DV advocates and ODHS staff in Oregon are also playing a critical role for survivors in these difficult situations by dedicating substantial time to noticing and documenting their strengths. Understanding and validating clients’ skills, safety practices, and protection strategies can have a profound impact on clients who are experiencing emotional abuse. Because of their training in the Safe & Together Model, Oregon’s advocates understand that survivors may decide to stay with an offending partner as part of a safety plan for their children. Indeed, keeping the family intact and retaining a sense of normalcy and routine during the pandemic may provide safety for children whose lives have been turned upside down. Reminders of the safety and protection they are providing to their children is essential to help keep hope alive for survivors. When working with their clients, advocates are steadfast to maintain a balance between acknowledging and reflecting the danger of their clients’ situations, and respecting when clients can’t disclose the severity of their situation. Constantly focusing on the severe danger while there are limited resources available may not be “trauma-informed” as D explained, so advocates are working gently and strategically to maintain this balance in a way that provides safety, validation, and support, without causing further trauma or crisis within the survivor’s life.

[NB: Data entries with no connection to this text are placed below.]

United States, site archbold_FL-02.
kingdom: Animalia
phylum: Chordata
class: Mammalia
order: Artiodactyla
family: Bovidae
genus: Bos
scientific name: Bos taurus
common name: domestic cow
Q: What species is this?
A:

Wrapping up the call, D shared that advocates and ODHS staff are continuously wishing there was more they could do, more they could offer their clients. D explained that many survivors have said “‘You’re on the phone with me right now. This is huge. Just being able to talk to you, just being able to hear another voice, just knowing that I’m not alone, is important and has made a difference’…That emotional support, that human connection, just having a positive interaction with someone when in a really difficult place is a big piece of what we do inside social services, it’s a huge piece of advocacy. Especially when the world is shutting down right now, the fact that there is still someone to listen. Even if the resources look different, even if we’re safety planning around them staying in the home…Just that emotional support matters.”